CSE 643: Computer Security (Fall 2019)
25 Aug 2019Basic Information
- Instructor: Prof. W. Du
- Classroom :
- 020 Dineen Hall (08/26/2019 - 09/11/2019)
- Lyman Hall 132 (from 09/16/2019 on)
- Time: Monday, Wednesday 14:15-15:35
- Class website:
- Textbook:
- Computer & Internet Security: A Hands-on Approach (2nd Edition) [amazon]
- Computer Security: A Hands-on Approach 2nd Edition (2nd Edition) [amazon]
The second book is a subset of the first one. However, this class will only cover the content of the second book.
- Office hours:
- Prof.
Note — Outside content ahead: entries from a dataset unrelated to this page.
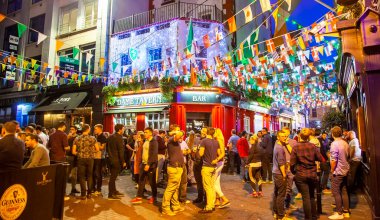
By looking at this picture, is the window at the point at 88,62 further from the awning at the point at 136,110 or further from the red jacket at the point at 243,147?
the red jacket at the point at 243,147

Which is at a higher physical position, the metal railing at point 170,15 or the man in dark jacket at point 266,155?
the metal railing at point 170,15

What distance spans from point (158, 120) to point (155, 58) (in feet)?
12.9

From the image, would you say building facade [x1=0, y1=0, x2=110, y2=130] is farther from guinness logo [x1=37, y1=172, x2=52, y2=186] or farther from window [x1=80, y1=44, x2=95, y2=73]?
guinness logo [x1=37, y1=172, x2=52, y2=186]

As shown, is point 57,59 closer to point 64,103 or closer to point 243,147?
point 64,103

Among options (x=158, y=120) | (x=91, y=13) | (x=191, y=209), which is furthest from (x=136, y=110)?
(x=191, y=209)

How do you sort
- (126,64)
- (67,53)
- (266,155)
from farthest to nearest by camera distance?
(67,53)
(126,64)
(266,155)

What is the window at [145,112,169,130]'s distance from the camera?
1641cm

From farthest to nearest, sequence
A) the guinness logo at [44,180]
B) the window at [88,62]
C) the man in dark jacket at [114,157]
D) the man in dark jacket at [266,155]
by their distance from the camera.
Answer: the window at [88,62]
the man in dark jacket at [266,155]
the man in dark jacket at [114,157]
the guinness logo at [44,180]

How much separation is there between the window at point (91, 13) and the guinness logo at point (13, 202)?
1704 cm

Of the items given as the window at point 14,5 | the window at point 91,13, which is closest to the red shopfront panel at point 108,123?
the window at point 91,13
W. Du: Tuesday 14:00-15:00 @ CST 4-285
- Misc:
- The lab environment can be acquired on this page. It runs on VirtualBox VM. Only version 6.0.4 is advised, using other ones may cause compatibility issues.
Lab 1: Environment Variables and Set-UID Programs
User id & privilege
In Linux, each user is associated with a unique user id. The root user (who has the greatest privilege) has user id 0. The permission granting mechanism verify a user’s id, instead of name when giving out permissions. Therefore, if one can somehow change his/her user id to 0, he/she can execute the rights of the root.
In Linux, each running process has three types of user ids, which is introduced here in detail. We are only interested in real user id and effective user id. Real user id is the id of owner of this process; effective user id is the id of the user whose rights will be given to the process. Usually, real user id is equal to effective user id.
One can finds out his/her own user id by typing id
in the terminal.
[09/02/19]seed@VM:~$ id uid=1000(seed) gid=1000(seed) groups=1000(seed),4(adm),24(cdrom),27(sudo),30(dip),46(plugdev),113(lpadmin),128(sambashare)
Linux file permission
Linux uses 10 bits to describe file permissions. If we type command ls -l
in terminal, we can get the permission information of the files in current folder.
[09/02/19]seed@VM:~$ ls -l total 1688 drwxrwxr-x 4 seed seed 4096 May 1 2018 android drwxrwxr-x 2 seed seed 4096 Jan 14 2018 bin drwxrwxr-x 2 seed seed 4096 Jan 14 2018 Customization drwxr-xr-x 3 seed seed 4096 Aug 31 10:37 Desktop drwxr-xr-x 2 seed seed 4096 Jul 25 2017 Documents drwxr-xr-x 2 seed seed 4096 May 9 2018 Downloads -rw-r--r-- 1 seed seed 8980 Jul 25 2017 examples.desktop -rw-rw-r-- 1 seed seed 1661676 Jan 2 2019 get-pip.py drwxrwxr-x 3 seed seed 4096 May 9 2018 lib drwxr-xr-x 2 seed seed 4096 Jul 25 2017 Music drwxr-xr-x 3 seed seed 4096 Jan 14 2018 Pictures drwxr-xr-x 2 seed seed 4096 Jul 25 2017 Public drwxrwxr-x 4 seed seed 4096 May 9 2018 source drwxr-xr-x 2 seed seed 4096 Jul 25 2017 Templates drwxr-xr-x 2 seed seed 4096 Jul 25 2017 Videos
In the output:
- 1st column will give detailed information regarding file permission,
- 2nd column will tell you about the number of links to the file,
- 3rd and 4th columns are associated with owner and group of the file,
- 5th column will be displaying the size of the file in bytes,
- 6th column will display the recent time and date at which the file was modified, and the last and 7th column is the actual file/directory name.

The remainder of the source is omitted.